MOTS-c reduces myostatin and muscle atrophy signaling

  • Am J Physiol Endocrinol Metab. 2021 Apr 1;320(4):E680-E690. doi: 10.1152/ajpendo.00275.2020.
Hiroshi Kumagai 1 2 Ana Raquel Coelho 3 Junxiang Wan 1 Hemal H Mehta 1 Kelvin Yen 1 Amy Huang 1 Hirofumi Zempo 2 4 Noriyuki Fuku 2 Seiji Maeda 5 Paulo J Oliveira 3 Pinchas Cohen 1 Su-Jeong Kim 1
Affiliations

Affiliations

  • 1 The Leonard Davis School of Gerontology, University of Southern California, Los Angeles, California.
  • 2 Graduate School of Health and Sports Science, Juntendo University, Chiba, Japan.
  • 3 CNC-Center for Neuroscience and Cell Biology, University of Coimbra, Cantanhede, Portugal.
  • 4 Department of Administrative Nutrition, Faculty of Health and Nutrition, Tokyo Seiei College, Tokyo, Japan.
  • 5 Faculty of Health and Sport Sciences, University of Tsukuba, Tsukuba, Ibaraki, Japan.
Abstract

Obesity and type 2 diabetes are metabolic diseases, often associated with sarcopenia and muscle dysfunction.
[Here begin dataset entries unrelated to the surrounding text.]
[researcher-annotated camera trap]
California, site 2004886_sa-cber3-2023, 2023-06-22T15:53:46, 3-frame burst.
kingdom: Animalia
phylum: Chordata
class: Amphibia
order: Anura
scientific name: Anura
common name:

MOTS-c, a mitochondrial-derived peptide, acts as a systemic hormone and has been implicated in metabolic homeostasis. Although MOTS-c improves Insulin sensitivity in skeletal muscle, whether MOTS-c impacts muscle atrophy is not known. Myostatin is a negative regulator of skeletal muscle mass and also one of the possible mediators of Insulin resistance-induced skeletal muscle wasting. Interestingly, we found that plasma MOTS-c levels are inversely correlated with myostatin levels in human subjects. We further demonstrated that MOTS-c prevents palmitic acid-induced atrophy in differentiated C2C12 myotubes, whereas MOTS-c administration decreased myostatin levels in plasma in diet-induced obese mice. By elevating Akt phosphorylation, MOTS-c inhibits the activity of an upstream transcription factor for myostatin and Other muscle wasting genes, FOXO1. MOTS-c increases mTORC2 and inhibits PTEN activity, which modulates Akt phosphorylation. Further upstream, MOTS-c increases CK2 activity, which leads to PTEN inhibition. These results suggest that through inhibition of myostatin, MOTS-c could be a potential therapy for Insulin resistance-induced skeletal muscle atrophy as well as Other muscle wasting phenotypes including sarcopenia.NEW & NOTEWORTHY MOTS-c, a mitochondrial-derived peptide reduces high-fat-diet-induced muscle atrophy signaling by reducing myostatin expression. The CK2-PTEN-mTORC2-AKT-FOXO1 pathways play key roles in MOTS-c action on myostatin expression.

Keywords

FOXO1; MOTS-c; high-fat diet; muscle atrophy; myostatin.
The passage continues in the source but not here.